Edited by franc123 at 8:28 pm, Sun 1 Mar
Quote
franc123 (311 311 positive feedback) 8:25 pm, Sun 1 Mar #3
snoopy221,
Mar 3, 5:39pm
Coil over plug if i recall and the poor old aged bakelite insulating material cracks and dies. Without major test gear a simple basic is remove coils and plugs rewire as operational tie an earth wire on the plugs and earth them and have an assistant crank engine over-any leakage that was not visible as a crack on visual inspection will show as a spark tracking. Simple wetting of them and repeat test procedure will further eliminate or FULLY identify a VERY COMMON issue
Kapeesh?
franc123,
Mar 3, 5:40pm
So you put a new intake tube on? How does it run now?
intrade,
Mar 3, 5:55pm
probably a map sensore engine then. you want it fixed ring aecs.net and let the office women give you a adress of a professional trained workshop in wellington.
snoopy221,
Mar 3, 5:58pm
flick an ohm meter over them should be no more than say 11000 ohms Some lead sets are not crimped that well and can have high resistance.
snoopy221,
Mar 3, 6:13pm
Q? are we talking more roughness at idle-or a roughness (like a misfire) on load-or a surge-lack of power when driving
franc123,
Mar 3, 6:54pm
No, remember you are also reading the resistance through the leads too, touch the probes together and take that reading off the reading you got when measuring the coil. The big fault with that test on that type of lead is that it doesn't tell you if the spark has been shorting to the head or down the plug, there were definitely no grey or black lines down the plug insulators or grey spots on the outside of the lead tubes?
strobo,
Mar 3, 7:04pm
Just saying ive seen leads pulled and the broken end left and the new lead fitted squashed to fit inside the broken piece , after time an insulated barrier ( green stuff) forms between the boken pieces and contact is lost thus causing a miss under load or on a wet day.Which was the case with a mazda familia auto last friday. (took me 1/2 an hour to dig it out) and also he had duct tape around a split in the intake pipe , which was leaking on the underside, the owner swore black and blue till I took it off and showed him . and went on from there till all was fixed.Once you get past fixing everyone elses handy work then you find the job getting a little bit easier .
strobo,
Mar 3, 7:25pm
Then there is always the fuel pump to consider.
snoopy221,
Mar 3, 7:29pm
yip and compressionals and again ignitionary-being worse when cold.

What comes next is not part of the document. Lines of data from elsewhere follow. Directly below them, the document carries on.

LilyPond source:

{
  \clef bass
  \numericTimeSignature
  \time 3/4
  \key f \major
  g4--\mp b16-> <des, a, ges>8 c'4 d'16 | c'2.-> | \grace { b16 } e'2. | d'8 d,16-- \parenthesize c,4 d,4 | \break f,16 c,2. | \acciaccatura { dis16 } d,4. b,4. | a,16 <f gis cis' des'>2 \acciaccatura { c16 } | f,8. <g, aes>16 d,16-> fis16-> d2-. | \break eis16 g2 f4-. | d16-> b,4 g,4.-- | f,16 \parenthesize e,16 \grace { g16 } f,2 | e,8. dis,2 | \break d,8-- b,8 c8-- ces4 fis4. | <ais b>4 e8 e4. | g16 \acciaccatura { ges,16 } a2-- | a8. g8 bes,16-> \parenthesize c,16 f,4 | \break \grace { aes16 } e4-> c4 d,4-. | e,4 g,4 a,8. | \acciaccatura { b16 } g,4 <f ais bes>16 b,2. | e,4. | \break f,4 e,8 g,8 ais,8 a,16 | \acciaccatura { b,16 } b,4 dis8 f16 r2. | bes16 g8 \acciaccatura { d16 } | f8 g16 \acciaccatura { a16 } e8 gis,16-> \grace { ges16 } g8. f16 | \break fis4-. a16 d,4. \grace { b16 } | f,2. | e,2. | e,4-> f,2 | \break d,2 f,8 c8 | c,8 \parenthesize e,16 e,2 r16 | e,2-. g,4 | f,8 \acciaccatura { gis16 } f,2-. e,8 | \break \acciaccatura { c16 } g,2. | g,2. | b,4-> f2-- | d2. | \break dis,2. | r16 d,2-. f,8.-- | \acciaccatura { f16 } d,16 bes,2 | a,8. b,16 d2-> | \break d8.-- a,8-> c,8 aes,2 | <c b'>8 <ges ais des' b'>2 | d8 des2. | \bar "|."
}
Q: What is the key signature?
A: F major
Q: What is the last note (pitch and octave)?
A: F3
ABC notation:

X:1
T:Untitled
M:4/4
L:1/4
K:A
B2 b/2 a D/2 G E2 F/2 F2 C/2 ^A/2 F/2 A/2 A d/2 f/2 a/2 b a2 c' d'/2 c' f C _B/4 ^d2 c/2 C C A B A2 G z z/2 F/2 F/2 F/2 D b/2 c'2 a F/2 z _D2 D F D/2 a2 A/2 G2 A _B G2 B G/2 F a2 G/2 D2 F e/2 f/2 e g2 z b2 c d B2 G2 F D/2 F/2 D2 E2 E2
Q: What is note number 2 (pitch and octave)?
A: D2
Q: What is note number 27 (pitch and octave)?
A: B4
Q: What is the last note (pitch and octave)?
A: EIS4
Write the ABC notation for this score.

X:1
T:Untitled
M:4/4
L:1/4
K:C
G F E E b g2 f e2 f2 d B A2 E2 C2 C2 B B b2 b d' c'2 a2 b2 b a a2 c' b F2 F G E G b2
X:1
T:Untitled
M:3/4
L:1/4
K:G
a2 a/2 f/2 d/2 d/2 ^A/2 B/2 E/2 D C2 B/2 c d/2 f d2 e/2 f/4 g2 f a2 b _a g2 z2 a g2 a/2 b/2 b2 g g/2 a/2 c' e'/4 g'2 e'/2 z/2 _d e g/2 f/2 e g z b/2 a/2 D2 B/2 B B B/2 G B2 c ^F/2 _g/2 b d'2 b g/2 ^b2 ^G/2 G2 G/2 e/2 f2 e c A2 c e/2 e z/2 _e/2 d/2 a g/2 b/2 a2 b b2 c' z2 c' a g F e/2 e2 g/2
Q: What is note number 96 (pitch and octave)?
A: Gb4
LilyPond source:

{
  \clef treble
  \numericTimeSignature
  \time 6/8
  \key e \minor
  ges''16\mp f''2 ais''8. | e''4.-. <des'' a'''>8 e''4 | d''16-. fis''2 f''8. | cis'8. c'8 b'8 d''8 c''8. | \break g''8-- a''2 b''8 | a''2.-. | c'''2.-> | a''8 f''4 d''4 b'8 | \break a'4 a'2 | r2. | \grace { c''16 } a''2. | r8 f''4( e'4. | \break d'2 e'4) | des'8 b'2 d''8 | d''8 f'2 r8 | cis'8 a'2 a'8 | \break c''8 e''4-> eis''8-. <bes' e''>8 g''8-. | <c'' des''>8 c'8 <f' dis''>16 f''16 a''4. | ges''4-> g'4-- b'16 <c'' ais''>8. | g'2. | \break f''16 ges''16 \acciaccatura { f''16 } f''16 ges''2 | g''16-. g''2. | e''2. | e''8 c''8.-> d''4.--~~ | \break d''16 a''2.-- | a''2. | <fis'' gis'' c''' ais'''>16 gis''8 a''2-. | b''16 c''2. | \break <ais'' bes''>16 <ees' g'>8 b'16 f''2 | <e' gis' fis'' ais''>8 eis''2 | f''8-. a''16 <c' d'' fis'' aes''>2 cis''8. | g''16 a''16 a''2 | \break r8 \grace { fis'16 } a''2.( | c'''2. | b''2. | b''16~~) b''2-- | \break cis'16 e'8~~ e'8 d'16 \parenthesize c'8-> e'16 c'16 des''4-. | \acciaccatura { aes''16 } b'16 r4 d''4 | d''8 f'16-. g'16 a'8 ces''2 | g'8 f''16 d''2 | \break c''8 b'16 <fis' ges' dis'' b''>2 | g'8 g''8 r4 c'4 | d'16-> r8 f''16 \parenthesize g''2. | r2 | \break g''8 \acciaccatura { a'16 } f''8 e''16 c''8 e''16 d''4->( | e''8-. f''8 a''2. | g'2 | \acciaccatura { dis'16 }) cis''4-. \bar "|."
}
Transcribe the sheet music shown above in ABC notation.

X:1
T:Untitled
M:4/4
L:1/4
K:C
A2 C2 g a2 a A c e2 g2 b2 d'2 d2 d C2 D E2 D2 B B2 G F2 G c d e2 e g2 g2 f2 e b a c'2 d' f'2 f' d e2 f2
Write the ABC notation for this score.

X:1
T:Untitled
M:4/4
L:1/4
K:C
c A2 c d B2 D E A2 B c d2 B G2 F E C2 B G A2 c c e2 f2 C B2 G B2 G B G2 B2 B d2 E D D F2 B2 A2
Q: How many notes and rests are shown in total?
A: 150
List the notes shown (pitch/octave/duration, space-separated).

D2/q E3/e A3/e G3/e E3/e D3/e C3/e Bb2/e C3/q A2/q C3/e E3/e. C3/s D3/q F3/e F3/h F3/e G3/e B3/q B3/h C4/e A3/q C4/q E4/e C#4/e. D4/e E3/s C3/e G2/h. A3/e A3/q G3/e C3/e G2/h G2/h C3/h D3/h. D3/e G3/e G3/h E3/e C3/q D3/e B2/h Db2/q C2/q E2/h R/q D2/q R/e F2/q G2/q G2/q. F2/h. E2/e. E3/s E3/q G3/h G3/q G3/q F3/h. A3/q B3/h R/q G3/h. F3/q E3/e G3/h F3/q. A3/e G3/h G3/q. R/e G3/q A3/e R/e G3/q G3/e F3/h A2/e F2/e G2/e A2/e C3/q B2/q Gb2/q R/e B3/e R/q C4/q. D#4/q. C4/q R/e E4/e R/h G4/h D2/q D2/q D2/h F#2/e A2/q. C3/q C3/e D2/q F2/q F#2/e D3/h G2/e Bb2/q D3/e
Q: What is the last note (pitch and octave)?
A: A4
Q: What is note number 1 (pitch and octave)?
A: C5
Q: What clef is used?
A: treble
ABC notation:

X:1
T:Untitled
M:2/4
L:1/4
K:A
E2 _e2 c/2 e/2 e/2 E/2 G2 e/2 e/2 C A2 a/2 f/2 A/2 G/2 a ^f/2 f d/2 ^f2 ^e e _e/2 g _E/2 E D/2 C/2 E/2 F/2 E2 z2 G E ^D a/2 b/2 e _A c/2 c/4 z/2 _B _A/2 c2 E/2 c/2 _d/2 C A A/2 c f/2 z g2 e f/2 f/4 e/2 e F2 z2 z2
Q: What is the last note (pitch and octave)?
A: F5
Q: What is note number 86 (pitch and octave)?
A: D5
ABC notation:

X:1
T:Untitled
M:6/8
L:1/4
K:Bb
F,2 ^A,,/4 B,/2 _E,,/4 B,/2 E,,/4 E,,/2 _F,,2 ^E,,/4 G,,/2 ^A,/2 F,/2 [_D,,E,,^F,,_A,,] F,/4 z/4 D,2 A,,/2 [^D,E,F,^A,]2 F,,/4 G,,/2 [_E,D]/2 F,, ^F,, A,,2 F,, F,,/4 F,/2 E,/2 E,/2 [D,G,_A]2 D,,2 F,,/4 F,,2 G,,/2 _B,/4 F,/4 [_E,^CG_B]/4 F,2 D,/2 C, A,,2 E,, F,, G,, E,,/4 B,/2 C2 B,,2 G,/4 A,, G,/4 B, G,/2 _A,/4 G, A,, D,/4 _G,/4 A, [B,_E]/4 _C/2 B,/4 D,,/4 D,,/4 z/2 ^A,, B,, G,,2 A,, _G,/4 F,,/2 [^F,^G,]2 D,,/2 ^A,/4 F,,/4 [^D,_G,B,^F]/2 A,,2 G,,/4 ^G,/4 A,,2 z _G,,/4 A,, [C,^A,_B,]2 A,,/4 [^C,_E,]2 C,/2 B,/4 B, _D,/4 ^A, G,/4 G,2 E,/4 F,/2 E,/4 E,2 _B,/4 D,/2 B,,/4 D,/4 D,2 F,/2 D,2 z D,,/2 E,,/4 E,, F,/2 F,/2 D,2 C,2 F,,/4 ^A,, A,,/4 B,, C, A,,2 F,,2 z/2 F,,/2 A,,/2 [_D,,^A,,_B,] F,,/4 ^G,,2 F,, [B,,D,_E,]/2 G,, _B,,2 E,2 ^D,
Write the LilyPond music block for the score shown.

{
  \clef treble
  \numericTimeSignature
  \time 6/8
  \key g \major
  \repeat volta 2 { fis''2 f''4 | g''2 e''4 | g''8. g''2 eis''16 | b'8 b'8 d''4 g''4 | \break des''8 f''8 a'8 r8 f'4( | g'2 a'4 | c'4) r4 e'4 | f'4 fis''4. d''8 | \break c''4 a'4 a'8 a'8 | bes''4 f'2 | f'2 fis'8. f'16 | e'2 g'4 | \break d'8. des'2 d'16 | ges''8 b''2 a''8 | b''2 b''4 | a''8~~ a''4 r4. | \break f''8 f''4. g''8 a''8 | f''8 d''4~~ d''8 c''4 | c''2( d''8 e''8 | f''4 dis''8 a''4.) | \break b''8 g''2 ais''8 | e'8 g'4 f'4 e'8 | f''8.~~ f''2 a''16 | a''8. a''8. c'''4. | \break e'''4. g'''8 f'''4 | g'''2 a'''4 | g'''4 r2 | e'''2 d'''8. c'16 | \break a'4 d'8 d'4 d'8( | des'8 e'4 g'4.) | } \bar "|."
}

But yeah i would be heading to a comp and fuel pump pressure and flow test. Thing being EFI pumps don't like low fuel tanks as they rely on fuel to cool them and . mmmmm
strobo,
Mar 3, 7:51pm
tThat's just a continuity check ! Nothing to gauge from that . Coil or coils are best checked under running conditions.
skin1235,
Mar 4, 5:02pm
and the compression figures are?
ceebee2,
Mar 22, 11:53am
Spray CRC around area with engine running. will speed up when you find the leak.
mechnificent,
Apr 20, 12:19am
If a car won't run evenly when in the diagnostic or timing modes then I'd be checking the compressions and valve clearances, vacuum leaks etc. Mechanical faults. They should idle smoothly and steady when in timing mode, it's much the same as start mode and they lock most of the variables that were running and doing constant adjustments to keep the idle ok when normal run mode. Now they have been disabled the inherent mechanical fault is showing up. one weak compression or an air leak or faulty injector possibly on one cylinder.